## Begin Records shown

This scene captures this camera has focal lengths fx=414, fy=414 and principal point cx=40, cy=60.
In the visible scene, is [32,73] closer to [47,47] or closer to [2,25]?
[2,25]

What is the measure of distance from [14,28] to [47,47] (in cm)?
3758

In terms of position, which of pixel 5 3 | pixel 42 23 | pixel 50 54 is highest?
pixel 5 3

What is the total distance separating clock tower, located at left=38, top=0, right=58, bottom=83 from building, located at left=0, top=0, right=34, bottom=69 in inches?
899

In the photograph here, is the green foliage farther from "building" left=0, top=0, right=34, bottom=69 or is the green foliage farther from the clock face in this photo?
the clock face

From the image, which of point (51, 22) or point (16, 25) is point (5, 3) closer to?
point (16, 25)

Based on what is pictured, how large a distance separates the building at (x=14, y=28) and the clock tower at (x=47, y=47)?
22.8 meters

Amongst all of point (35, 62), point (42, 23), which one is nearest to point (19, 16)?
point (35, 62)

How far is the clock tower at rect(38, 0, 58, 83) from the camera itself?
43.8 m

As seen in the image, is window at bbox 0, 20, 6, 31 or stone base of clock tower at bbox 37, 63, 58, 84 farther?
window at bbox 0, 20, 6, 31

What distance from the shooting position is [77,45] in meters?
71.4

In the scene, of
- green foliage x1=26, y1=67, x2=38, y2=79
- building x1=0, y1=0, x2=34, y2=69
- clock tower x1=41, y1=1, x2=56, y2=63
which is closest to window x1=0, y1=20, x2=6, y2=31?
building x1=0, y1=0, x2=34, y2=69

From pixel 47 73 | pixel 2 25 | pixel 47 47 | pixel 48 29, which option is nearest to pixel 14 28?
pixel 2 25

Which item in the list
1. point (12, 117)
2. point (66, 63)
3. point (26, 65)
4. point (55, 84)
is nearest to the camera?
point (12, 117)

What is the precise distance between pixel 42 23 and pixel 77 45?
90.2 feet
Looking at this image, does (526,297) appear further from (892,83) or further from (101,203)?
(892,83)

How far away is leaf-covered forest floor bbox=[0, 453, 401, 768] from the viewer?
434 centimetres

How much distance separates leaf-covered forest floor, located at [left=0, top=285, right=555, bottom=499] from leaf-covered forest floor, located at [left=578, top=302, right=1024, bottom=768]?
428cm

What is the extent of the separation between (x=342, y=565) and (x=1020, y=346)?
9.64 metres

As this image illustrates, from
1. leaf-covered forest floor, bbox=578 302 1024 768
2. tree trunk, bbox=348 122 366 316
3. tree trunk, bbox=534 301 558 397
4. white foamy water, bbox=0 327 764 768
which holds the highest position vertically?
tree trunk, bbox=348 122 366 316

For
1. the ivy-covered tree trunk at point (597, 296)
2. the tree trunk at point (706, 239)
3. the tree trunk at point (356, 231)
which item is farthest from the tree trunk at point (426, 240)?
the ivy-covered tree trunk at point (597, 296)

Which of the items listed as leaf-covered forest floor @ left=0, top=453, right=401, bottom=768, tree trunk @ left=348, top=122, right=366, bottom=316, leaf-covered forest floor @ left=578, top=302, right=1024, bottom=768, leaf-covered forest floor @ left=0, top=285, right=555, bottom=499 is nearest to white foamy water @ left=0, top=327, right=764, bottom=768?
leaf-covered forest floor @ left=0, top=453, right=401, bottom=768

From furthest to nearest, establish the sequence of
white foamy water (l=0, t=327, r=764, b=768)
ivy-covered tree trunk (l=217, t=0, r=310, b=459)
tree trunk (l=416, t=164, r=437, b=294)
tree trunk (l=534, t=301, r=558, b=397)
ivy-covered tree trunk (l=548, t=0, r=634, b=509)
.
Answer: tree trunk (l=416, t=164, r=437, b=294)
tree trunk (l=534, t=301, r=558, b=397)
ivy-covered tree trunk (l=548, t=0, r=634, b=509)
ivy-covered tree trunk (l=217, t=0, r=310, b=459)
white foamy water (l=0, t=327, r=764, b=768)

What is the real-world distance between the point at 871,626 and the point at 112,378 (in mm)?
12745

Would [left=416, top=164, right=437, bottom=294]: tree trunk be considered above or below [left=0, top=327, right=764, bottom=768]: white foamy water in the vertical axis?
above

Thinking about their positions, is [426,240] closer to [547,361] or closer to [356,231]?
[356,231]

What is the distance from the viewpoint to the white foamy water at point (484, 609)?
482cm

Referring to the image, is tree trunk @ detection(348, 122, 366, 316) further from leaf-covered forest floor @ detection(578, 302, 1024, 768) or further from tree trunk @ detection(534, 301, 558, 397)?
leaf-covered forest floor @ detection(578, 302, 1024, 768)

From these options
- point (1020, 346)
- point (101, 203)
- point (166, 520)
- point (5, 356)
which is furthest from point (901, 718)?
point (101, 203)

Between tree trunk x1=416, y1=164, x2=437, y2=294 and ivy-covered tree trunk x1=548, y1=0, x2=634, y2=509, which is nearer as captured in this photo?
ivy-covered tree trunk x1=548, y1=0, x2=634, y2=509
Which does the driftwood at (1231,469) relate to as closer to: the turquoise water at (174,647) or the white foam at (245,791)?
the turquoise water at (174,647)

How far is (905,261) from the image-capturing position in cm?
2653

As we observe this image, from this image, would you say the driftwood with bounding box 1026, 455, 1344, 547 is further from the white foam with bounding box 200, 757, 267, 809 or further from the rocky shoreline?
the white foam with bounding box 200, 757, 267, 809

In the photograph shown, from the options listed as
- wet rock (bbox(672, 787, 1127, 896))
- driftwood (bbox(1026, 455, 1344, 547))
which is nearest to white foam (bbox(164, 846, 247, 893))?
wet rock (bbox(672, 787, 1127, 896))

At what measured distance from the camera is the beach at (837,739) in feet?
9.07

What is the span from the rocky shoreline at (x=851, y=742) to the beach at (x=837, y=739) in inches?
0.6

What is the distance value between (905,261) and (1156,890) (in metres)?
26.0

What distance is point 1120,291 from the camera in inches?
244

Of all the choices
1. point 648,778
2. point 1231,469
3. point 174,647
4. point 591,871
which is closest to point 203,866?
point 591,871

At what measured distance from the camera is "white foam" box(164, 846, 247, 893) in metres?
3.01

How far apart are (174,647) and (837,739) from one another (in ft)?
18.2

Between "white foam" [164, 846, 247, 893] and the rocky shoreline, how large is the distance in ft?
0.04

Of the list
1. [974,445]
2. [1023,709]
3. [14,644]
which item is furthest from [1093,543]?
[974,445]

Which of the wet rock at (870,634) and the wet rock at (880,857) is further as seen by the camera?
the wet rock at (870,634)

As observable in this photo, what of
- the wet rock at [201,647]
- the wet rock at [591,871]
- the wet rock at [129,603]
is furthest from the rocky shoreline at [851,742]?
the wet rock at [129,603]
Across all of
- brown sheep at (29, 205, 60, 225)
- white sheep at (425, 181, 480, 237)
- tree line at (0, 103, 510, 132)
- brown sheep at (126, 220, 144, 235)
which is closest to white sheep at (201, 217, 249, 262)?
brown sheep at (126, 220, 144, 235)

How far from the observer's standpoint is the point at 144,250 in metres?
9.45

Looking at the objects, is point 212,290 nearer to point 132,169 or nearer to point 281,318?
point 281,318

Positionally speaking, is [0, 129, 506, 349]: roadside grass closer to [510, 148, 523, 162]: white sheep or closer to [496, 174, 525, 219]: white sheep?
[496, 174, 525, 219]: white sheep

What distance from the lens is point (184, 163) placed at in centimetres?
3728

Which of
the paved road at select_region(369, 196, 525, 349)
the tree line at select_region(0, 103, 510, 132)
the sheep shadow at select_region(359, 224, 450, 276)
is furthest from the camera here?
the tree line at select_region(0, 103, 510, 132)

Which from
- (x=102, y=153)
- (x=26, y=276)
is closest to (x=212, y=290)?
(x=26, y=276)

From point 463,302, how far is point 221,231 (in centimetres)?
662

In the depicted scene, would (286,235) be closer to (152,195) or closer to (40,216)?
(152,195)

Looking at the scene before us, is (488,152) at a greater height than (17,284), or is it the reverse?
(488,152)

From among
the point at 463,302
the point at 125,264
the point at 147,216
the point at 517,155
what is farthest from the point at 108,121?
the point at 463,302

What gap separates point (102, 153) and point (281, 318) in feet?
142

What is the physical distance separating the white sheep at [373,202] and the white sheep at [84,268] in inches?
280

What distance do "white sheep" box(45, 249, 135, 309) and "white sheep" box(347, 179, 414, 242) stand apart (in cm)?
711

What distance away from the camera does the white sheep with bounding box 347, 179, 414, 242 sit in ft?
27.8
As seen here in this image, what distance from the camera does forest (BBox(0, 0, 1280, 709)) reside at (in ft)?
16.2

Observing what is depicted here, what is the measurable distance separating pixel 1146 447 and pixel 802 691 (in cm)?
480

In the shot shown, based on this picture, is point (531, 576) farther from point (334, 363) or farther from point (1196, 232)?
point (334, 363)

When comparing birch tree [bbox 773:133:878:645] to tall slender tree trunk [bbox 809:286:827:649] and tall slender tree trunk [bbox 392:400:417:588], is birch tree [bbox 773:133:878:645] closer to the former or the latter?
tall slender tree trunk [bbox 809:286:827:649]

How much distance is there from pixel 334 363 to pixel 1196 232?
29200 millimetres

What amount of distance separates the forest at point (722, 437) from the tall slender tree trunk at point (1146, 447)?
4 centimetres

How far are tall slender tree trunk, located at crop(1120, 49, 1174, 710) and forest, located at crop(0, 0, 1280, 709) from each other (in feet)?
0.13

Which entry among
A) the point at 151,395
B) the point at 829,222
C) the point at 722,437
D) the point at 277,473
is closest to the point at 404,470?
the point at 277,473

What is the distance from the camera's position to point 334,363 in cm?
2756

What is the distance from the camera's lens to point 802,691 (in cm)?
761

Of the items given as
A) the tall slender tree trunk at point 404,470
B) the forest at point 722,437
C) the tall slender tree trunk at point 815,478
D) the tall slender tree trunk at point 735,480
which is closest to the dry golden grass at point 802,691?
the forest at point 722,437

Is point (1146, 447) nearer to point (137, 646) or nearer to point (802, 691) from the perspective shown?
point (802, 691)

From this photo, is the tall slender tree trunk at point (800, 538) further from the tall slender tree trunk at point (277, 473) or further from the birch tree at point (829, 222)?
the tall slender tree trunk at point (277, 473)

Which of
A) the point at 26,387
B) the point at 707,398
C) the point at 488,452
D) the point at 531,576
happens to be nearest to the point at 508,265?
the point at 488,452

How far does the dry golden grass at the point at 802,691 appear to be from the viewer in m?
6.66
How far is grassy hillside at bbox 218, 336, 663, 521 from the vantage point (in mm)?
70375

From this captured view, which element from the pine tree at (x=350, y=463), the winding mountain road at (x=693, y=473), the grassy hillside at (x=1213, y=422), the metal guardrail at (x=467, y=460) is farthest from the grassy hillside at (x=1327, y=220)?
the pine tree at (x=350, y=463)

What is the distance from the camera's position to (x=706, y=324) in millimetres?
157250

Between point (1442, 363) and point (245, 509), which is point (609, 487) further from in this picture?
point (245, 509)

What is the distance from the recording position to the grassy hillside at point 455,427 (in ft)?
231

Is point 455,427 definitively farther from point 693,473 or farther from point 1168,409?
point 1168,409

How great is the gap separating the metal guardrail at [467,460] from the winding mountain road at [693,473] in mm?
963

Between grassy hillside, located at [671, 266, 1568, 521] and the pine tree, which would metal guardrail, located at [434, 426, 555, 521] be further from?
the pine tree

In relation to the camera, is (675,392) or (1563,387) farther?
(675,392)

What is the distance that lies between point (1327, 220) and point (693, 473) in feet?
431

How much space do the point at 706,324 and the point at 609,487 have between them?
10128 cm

## End Records shown

Given request:
Pull out every line of the material above that contains the word "appear". Case counts.

Final result:
Looking at this image, does (526,297) appear further from (892,83) or further from (101,203)?
How far does the dry golden grass at the point at 802,691 appear to be from the viewer in m?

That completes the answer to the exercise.